If the idea of yet-another staycation’s got you down, here is one idea for getting away that won’t break the bank: Costello’s Travel Caffe in Northeast Portland. Whereas Portland’s micro-roasters and independent cafes are creating their own Northwest, artisan coffeehouse culture, Costello’s takes its cues from old Europe, invoking the scenes, the sounds, the languages and even the sports of other timezones and places. Although the name and menu are Italian-inspired, Costello’s spans the continent — and sometimes the world, too. Inside, antique lamp and dim lighting and heavy, dark wooden furniture almost give the feeling of a turn-of-the-century Viennese coffeehouse.
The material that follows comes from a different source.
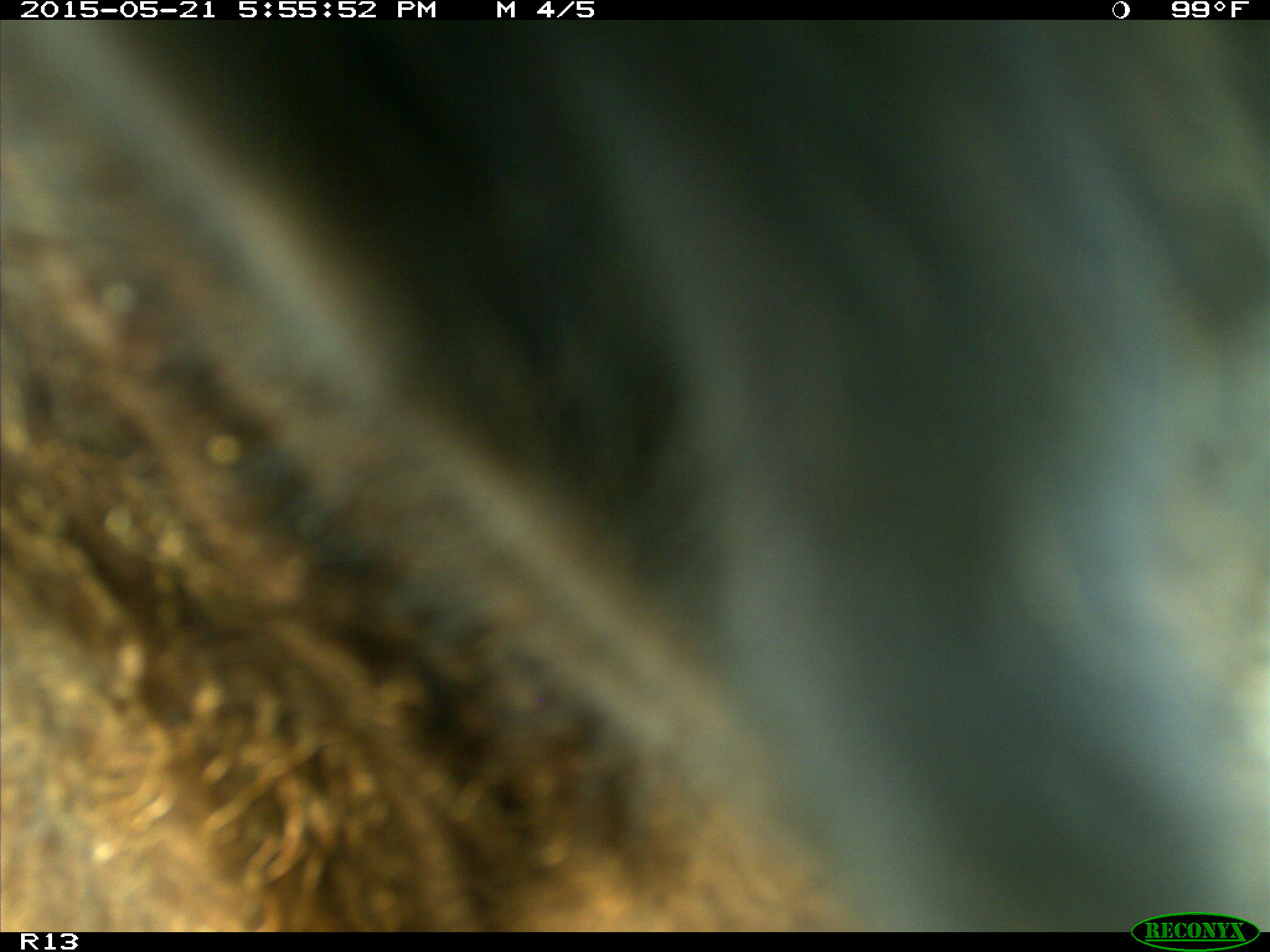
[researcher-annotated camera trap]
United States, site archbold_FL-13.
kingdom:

Notes on Costello’s Travel Caffe…

Where: Family-run Costello’s is located at 2222 NE Broadway on a happening little block of the busy street. Nestled between neighbors Eyes on Broadway and Chez Jose East, Costello’s brightens the bustling sidewalk with silver-metal patio furniture and umbrellas.

Coffee: True to its Italian roots, Costello’s serves the Italian espresso-style Umbria brand from Seattle. I’ve always considered Umbria to be a fine-restaurant-quality coffee, with a mild and decent flavor, but nothing too out there. Paired with one of Costello’s home-made pastries, it works just fine.
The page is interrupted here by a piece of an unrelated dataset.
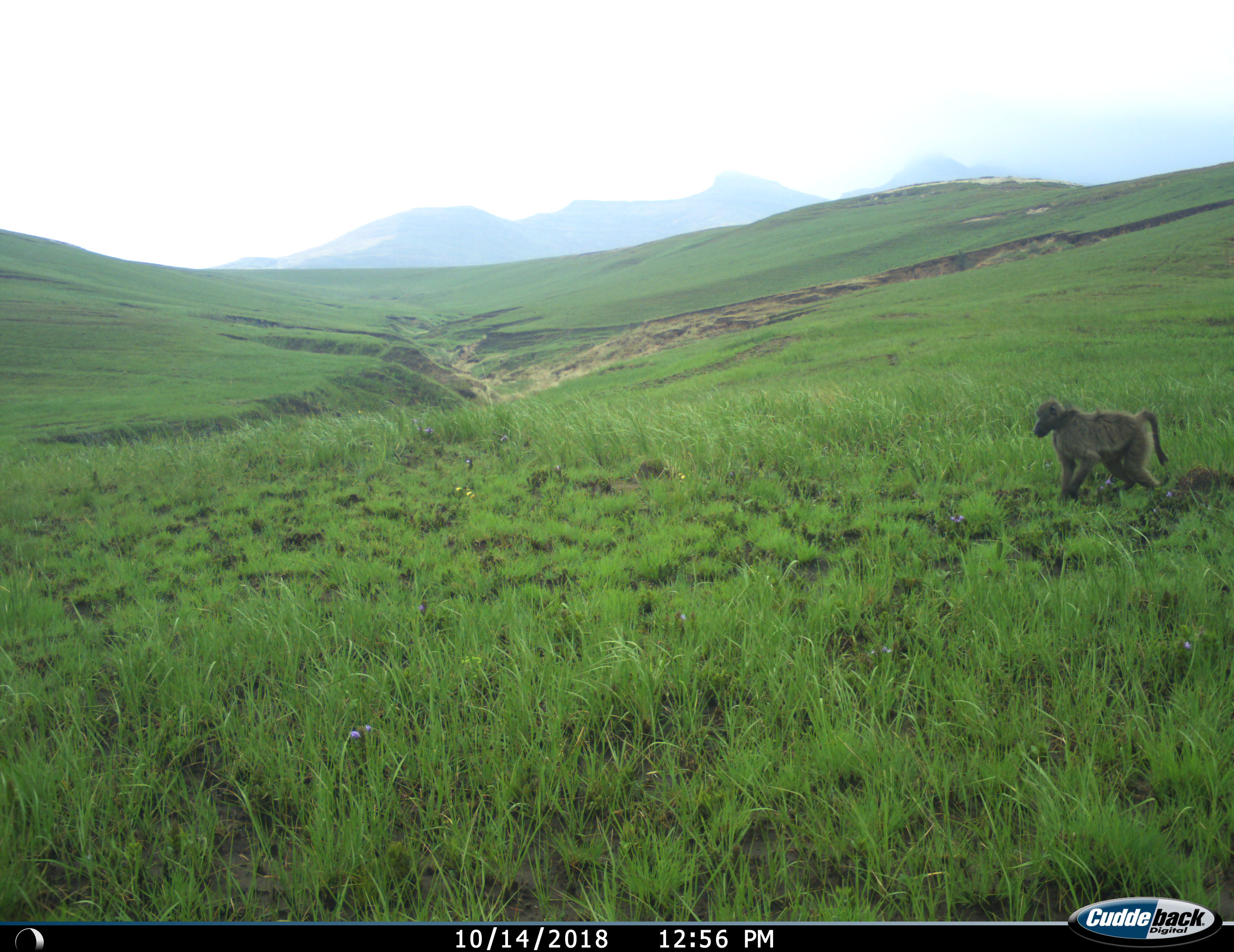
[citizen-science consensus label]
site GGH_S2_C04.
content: unidentified animal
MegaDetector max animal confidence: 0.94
Cool stuff: Daily travelogue videos from cities around the world, but mostly Europe, play in a continuous loop on two, large flat-screen displays, mesmerizing cafe-goers with quaint street scenes and stirring memories of years-ago Eurrail trips across the continent. Three or four cities are featured each day, as noted on a small chalkboard. Another chalkboard (and the cafe’s events page on its website) announces schedules of foreign language conversation groups, evening showings of foreign movies and international sporting events, like the 2010 World Cup soccer championships, where spectators gather to cheer their favorite teams with fellow fans. We’ve always enjoyed Costello’s for a snack of toasted bagel, grilled cheese panini or green salad, but anyone with an aversion to carbs may find the fare a bit on the starchy side.

Not so cool: Being shushed by fellow patrons, as I and my friend Greg were when we met to catch up and found ourselves chatting amidst a group of people who had gathered to watch an old Ingmar Bergman movie.